Después de examinarlo, asintió.
—Sí me es familiar, aunque no estoy seguro si deba decir nombres... —bajó la voz al final de la oración.
—¿Por qué no estás seguro?
—He visto este color, y este tipo de tela, pero no he visto la misma figura que hay, sólo unos parecidos.
—¿En quién? —preguntó Estoico.
—En los trajes del señor Agdar.
Astrid apretó la mandíbula con fuerza, para evitar que se le escapara una maldición.
Otra vez esa estúpida chica.
—Elsa también los tiene, los veo ocasionalmente en sus vestidos a la altura del pecho, por lo que no puedo mirar por mucho tiempo —la cara del joven se tiñó de un rojo por la vergüenza de exponerse así ante sus compañeros.
Ahora todo el mundo sabe que le prestas mucha atención a la albina.
—Estoico, debe contarme todo lo que sepa sobre ellos.
El mayor suspiró.
—Retírense —espetó. Los chicos rápidamente acataron sus indicaciones, vaciando el comedor casi por completo.
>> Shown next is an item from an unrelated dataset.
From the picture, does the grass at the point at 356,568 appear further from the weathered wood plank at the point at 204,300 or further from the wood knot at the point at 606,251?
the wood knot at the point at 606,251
—Sabía que ellos no eran de aquí, y usted también, ¿cierto? –el jefe asintió–. Inclusive Agdar forma parte de la realeza, ¿verdad? ¿Qué tal que esto es una trampa?
Estoico vio por dónde iba el asunto, por lo que cortó el hilo de tajo.
—Sé lo que piensas, y no es así. Agdar huyó de su reino porque su padre, el rey, había ordenado matar a la madre de Elsa –Astrid no pudo evitar enmudecerse por el asombro. Había escuchado antes rumores sobre los orígenes de aquella pareja noruega que naufragó cerca de Berk en una noche de tormenta, unos más descabellados que otros, pero la verdad lograba shockearla por segundos. Jamás se habría imaginado algo así–. Cuando llegaron, me contaron su situación, por eso les permití quedarse en la isla. Iduna, siendo una plebeya, no podía relacionarse con los príncipes. Agdar ignoró la jerarquía, ignoró sus deberes con la corona y prefirió marcharse para seguir con su relación.
—¿Crees que la llegada de la parvada esté relacionada con este descubrimiento? —Astrid inquirió, poniéndose nerviosa.